From what I have been reading most people use a heavy mono shock leader between the main line and wire leader to provide protection from a tail whip. Braid doesn't hold up so well for that purpose .


----------



## Joraca (Dec 29, 2007)

southern yakker said:


> As for your gear at will work on a 4 footer but anything bigger than that the drag/reel won't be able to hold up depending what type of shark it is. I have an eight foot rod with a spinfisher v 8500 and can cast a ten ft leader no problem. I Carolina rig the leader or use just a leader with no weight. Typically you use a leader at least the length of shark you're targeting to avoid tail whips. I usually use a 13/0-20/0 hook on a seven strand leader.
> 
> Casting a long leader takes practice but I get the walk the bait 30 feet or so from where I plan to cast, get a little running start and let the momentum of the bait do the rest of the work.

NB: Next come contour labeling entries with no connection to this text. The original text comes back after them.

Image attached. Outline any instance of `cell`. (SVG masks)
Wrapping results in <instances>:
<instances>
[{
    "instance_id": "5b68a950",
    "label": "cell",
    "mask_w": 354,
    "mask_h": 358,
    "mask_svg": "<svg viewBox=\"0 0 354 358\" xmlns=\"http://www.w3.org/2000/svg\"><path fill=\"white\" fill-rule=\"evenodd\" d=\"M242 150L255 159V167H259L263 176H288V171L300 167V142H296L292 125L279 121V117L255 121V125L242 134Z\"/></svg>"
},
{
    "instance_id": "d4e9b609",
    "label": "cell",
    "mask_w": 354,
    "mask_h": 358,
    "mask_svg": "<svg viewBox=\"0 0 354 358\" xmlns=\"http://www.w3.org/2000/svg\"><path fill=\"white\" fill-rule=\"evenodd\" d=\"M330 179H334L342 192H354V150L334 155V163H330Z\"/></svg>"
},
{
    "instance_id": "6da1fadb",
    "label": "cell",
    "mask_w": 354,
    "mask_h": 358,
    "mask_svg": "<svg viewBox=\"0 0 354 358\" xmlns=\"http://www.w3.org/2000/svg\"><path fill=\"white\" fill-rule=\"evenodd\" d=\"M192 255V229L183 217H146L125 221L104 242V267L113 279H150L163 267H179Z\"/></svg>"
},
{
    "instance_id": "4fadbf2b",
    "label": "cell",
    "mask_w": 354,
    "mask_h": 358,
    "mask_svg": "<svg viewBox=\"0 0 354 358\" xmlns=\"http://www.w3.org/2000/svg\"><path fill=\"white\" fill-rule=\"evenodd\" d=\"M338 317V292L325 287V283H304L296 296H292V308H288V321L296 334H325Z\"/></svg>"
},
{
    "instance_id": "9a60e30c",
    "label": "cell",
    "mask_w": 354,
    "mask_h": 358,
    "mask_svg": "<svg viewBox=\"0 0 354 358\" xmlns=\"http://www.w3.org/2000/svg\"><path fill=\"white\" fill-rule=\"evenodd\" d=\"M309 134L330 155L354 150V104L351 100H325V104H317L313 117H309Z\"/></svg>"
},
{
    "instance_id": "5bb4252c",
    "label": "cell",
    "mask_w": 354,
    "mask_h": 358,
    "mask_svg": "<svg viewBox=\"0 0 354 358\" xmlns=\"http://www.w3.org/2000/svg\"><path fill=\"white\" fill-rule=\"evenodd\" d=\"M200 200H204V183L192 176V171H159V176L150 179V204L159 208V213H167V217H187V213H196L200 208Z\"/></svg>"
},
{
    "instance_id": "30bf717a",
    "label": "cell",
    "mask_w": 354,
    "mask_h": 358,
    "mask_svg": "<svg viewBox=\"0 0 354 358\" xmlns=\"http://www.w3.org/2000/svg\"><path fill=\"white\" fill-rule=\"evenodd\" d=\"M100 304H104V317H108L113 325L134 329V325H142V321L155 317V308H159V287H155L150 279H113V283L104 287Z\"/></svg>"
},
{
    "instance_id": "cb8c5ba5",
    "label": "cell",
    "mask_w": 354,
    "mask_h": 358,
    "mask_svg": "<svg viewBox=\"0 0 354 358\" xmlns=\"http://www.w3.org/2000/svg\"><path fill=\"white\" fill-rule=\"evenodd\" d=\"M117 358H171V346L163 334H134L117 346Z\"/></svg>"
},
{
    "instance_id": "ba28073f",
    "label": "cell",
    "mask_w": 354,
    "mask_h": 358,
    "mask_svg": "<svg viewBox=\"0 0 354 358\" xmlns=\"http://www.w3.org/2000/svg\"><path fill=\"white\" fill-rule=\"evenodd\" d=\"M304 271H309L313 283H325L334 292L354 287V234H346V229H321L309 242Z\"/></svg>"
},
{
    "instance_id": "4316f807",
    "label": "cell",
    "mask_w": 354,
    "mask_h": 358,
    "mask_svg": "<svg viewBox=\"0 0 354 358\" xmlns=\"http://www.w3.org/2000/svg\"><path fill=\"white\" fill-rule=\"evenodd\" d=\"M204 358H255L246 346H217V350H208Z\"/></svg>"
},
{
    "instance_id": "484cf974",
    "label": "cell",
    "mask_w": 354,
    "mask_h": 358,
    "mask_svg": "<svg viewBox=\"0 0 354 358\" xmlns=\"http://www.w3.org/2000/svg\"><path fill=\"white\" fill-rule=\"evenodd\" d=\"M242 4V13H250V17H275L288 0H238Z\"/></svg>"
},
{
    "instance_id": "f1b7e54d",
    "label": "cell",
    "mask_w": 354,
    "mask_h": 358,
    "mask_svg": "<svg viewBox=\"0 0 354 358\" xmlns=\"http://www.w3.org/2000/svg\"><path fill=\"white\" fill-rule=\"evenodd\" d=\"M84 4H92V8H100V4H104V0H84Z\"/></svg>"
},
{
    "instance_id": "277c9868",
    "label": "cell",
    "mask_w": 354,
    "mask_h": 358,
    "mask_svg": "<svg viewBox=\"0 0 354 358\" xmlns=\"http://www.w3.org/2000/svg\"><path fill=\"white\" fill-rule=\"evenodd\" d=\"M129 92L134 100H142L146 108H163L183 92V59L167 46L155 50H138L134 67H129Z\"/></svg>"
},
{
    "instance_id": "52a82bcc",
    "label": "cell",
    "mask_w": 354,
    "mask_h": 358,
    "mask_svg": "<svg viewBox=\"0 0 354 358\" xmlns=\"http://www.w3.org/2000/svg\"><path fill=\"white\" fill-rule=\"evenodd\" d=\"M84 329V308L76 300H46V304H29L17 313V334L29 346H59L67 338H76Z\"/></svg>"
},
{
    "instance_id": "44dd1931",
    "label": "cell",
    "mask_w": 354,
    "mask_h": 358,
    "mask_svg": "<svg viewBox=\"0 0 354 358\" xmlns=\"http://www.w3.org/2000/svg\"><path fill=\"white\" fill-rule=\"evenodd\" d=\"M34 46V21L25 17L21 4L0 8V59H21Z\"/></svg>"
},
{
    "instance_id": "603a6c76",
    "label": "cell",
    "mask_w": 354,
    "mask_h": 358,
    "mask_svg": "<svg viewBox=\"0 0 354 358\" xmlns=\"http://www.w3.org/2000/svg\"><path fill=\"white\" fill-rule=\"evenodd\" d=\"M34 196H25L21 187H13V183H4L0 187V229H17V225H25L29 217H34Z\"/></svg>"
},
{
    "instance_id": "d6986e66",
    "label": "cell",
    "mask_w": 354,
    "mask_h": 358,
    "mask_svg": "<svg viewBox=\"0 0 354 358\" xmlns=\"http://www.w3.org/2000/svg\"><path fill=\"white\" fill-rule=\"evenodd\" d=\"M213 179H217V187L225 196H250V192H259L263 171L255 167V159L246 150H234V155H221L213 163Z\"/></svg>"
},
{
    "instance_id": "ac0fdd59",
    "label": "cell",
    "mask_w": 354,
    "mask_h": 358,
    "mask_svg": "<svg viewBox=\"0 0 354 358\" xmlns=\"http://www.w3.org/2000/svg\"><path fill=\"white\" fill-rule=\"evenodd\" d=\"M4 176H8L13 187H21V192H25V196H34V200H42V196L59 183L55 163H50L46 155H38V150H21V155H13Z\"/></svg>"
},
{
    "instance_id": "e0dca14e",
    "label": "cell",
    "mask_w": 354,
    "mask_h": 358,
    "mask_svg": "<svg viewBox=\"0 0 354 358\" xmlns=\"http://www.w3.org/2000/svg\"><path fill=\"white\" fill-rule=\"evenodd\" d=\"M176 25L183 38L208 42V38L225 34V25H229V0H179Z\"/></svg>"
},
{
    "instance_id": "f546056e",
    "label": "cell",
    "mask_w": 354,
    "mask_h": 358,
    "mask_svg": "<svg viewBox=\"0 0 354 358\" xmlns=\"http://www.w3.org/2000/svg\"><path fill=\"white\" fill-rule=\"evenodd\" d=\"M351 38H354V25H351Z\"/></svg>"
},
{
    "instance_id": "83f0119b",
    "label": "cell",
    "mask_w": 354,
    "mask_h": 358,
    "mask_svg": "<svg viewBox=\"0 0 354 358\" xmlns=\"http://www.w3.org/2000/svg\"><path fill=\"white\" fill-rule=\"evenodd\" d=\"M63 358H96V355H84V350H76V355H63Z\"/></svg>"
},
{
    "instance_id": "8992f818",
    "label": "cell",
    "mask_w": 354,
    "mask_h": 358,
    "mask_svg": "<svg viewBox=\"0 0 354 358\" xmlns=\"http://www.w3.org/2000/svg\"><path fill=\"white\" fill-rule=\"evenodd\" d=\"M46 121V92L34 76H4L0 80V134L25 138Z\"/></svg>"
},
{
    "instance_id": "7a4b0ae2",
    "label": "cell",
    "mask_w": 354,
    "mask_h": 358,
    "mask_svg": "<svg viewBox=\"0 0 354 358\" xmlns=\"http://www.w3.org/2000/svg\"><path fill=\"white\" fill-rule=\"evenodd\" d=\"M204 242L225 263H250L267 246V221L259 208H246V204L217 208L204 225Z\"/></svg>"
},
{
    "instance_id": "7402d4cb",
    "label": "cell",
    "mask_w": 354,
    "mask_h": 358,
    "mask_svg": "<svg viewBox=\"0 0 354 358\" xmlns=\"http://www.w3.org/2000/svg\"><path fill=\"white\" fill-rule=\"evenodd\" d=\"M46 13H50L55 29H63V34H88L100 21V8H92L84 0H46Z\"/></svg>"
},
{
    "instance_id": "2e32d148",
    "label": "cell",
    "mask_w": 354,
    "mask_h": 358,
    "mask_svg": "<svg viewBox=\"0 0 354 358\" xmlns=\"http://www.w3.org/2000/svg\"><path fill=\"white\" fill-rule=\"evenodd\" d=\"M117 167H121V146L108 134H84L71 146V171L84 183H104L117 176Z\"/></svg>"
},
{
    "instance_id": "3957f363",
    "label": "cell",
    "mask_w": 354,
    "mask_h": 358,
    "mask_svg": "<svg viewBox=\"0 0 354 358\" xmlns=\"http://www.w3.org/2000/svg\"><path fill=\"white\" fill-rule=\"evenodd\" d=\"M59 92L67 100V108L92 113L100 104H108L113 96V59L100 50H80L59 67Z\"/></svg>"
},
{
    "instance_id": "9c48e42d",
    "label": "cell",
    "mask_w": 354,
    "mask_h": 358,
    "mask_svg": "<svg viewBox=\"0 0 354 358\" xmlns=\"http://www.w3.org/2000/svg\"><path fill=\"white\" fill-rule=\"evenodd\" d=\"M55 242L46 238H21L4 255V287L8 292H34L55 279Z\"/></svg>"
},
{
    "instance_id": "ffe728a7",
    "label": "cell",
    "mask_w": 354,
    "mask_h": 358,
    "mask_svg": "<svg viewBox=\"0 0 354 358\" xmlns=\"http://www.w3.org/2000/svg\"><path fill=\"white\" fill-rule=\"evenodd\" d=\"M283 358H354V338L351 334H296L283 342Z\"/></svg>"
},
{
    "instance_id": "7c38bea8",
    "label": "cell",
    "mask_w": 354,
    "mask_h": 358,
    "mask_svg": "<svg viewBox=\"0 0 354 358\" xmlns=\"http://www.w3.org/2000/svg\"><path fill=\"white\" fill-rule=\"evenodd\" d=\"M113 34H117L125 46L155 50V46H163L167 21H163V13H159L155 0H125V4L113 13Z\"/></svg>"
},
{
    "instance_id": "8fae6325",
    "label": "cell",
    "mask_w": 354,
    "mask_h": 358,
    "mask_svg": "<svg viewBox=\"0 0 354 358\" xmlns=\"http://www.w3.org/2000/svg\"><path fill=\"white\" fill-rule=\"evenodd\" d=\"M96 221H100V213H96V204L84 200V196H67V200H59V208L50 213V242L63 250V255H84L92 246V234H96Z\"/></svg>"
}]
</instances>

 Do you have a video that that?

Sounds like you put it on the beach with 30 feet of slack, run toward the water, and when your rod loads up you swing through and cast it.

Is that it?

(I might need to put an a motorcycle helmet to practice it)

Joraca


----------



## southern yakker (Jun 25, 2012)

Joraca said:


> Do you have a video that that?
> 
> Sounds like you put it on the beach with 30 feet of slack, run toward the water, and when your rod loads up you swing through and cast it.
> 
> ...


I don't have a video but that's basically it except for I keep the line tight when I'm running with it but leave a good bit of line between the rod tip and the leader. It probably looKS goofy as hell but I can cast heavy baits far. As for the helmet that might not be a bad idea as ive almost knocked myself out with a cow nose wing before.


----------



## Brazilianut (Dec 11, 2011)

Rightbrained said:


> From what I have been reading most people use a heavy mono shock leader between the main line and wire leader to provide protection from a tail whip. Braid doesn't hold up so well for that purpose .


Sounds wise, as my last 4 consecutive runs finished with a broken braided (fairly new 80#) line.
Thanks


----------



## Rightbrained (Apr 5, 2013)

Brazilianut said:


> Sounds wise, as my last 4 consecutive runs finished with a broken braided (fairly new 80#) line.
> Thanks


No problem!


----------